> **The data**
+++

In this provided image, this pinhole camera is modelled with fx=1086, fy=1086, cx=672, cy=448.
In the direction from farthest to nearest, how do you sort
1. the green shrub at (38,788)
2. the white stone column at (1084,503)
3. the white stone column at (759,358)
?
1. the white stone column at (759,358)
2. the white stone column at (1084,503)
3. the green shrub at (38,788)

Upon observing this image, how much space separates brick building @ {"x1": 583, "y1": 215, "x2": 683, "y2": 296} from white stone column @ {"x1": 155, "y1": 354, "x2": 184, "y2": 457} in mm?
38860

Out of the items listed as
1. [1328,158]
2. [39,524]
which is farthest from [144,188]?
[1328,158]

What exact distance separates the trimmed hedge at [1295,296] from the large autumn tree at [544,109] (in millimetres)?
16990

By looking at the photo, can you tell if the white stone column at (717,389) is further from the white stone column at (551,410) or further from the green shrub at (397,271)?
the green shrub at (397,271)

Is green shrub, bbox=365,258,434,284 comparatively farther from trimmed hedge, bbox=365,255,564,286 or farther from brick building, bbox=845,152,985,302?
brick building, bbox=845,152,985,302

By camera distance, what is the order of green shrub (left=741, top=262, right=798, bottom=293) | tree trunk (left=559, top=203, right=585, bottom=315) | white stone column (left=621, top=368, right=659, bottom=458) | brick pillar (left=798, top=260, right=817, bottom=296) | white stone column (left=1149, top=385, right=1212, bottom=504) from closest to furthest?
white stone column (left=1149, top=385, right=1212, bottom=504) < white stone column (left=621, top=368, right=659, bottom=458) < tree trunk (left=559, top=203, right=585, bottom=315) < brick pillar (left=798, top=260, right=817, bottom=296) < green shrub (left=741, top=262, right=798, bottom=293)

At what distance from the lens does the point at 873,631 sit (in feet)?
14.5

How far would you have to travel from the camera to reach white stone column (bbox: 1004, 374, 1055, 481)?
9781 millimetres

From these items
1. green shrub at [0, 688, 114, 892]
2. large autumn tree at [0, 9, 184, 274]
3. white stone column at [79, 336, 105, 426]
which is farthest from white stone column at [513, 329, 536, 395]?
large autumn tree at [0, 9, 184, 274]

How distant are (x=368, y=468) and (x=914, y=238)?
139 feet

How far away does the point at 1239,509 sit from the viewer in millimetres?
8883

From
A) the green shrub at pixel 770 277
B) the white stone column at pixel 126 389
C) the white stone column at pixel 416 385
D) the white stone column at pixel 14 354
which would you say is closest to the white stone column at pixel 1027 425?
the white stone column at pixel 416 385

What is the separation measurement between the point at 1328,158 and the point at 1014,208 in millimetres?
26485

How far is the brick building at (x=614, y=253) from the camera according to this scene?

+++

> **Given problem**
Update the lines above by changing each "trimmed hedge" to "clipped hedge" and leaving everything else as it is.

> **Written solution**
In this provided image, this pinhole camera is modelled with fx=1086, fy=1086, cx=672, cy=448.
In the direction from farthest to nearest, how do you sort
1. the green shrub at (38,788)
2. the white stone column at (1084,503)
3. the white stone column at (759,358)
?
1. the white stone column at (759,358)
2. the white stone column at (1084,503)
3. the green shrub at (38,788)

Upon observing this image, how much space separates brick building @ {"x1": 583, "y1": 215, "x2": 683, "y2": 296} from white stone column @ {"x1": 155, "y1": 354, "x2": 184, "y2": 457} in mm?
38860

Out of the items listed as
1. [1328,158]
2. [39,524]
which is farthest from [144,188]?
[1328,158]

What exact distance separates the clipped hedge at [1295,296] from the large autumn tree at [544,109] (in millimetres)?
16990

By looking at the photo, can you tell if the white stone column at (717,389) is further from the white stone column at (551,410) or further from the green shrub at (397,271)?
the green shrub at (397,271)

Is green shrub, bbox=365,258,434,284 comparatively farther from clipped hedge, bbox=365,255,564,286 or farther from brick building, bbox=845,152,985,302?
brick building, bbox=845,152,985,302

By camera distance, what is the order of green shrub (left=741, top=262, right=798, bottom=293) | tree trunk (left=559, top=203, right=585, bottom=315) | white stone column (left=621, top=368, right=659, bottom=458) | brick pillar (left=798, top=260, right=817, bottom=296) | white stone column (left=1149, top=385, right=1212, bottom=504) from closest to furthest?
white stone column (left=1149, top=385, right=1212, bottom=504) < white stone column (left=621, top=368, right=659, bottom=458) < tree trunk (left=559, top=203, right=585, bottom=315) < brick pillar (left=798, top=260, right=817, bottom=296) < green shrub (left=741, top=262, right=798, bottom=293)

At what distance from the lens does the point at 873,631 sit (in feet)?
14.5

How far would you have to travel from the camera to reach white stone column (bbox: 1004, 374, 1055, 481)?
9781 millimetres

From these items
1. green shrub at [0, 688, 114, 892]
2. large autumn tree at [0, 9, 184, 274]
3. white stone column at [79, 336, 105, 426]
which is farthest from white stone column at [513, 329, 536, 395]?
large autumn tree at [0, 9, 184, 274]

How distant are (x=368, y=468) and (x=914, y=238)?
139 feet

How far away does the point at 1239,509 sit from the viewer in millimetres?
8883

From
A) the green shrub at pixel 770 277
B) the white stone column at pixel 126 389
C) the white stone column at pixel 416 385
D) the white stone column at pixel 14 354
which would you say is closest to the white stone column at pixel 1027 425?
the white stone column at pixel 416 385

What is the separation measurement between the point at 1328,158 and the point at 1014,208 in millimetres?
26485

How far is the brick building at (x=614, y=253) from the camera according to this scene?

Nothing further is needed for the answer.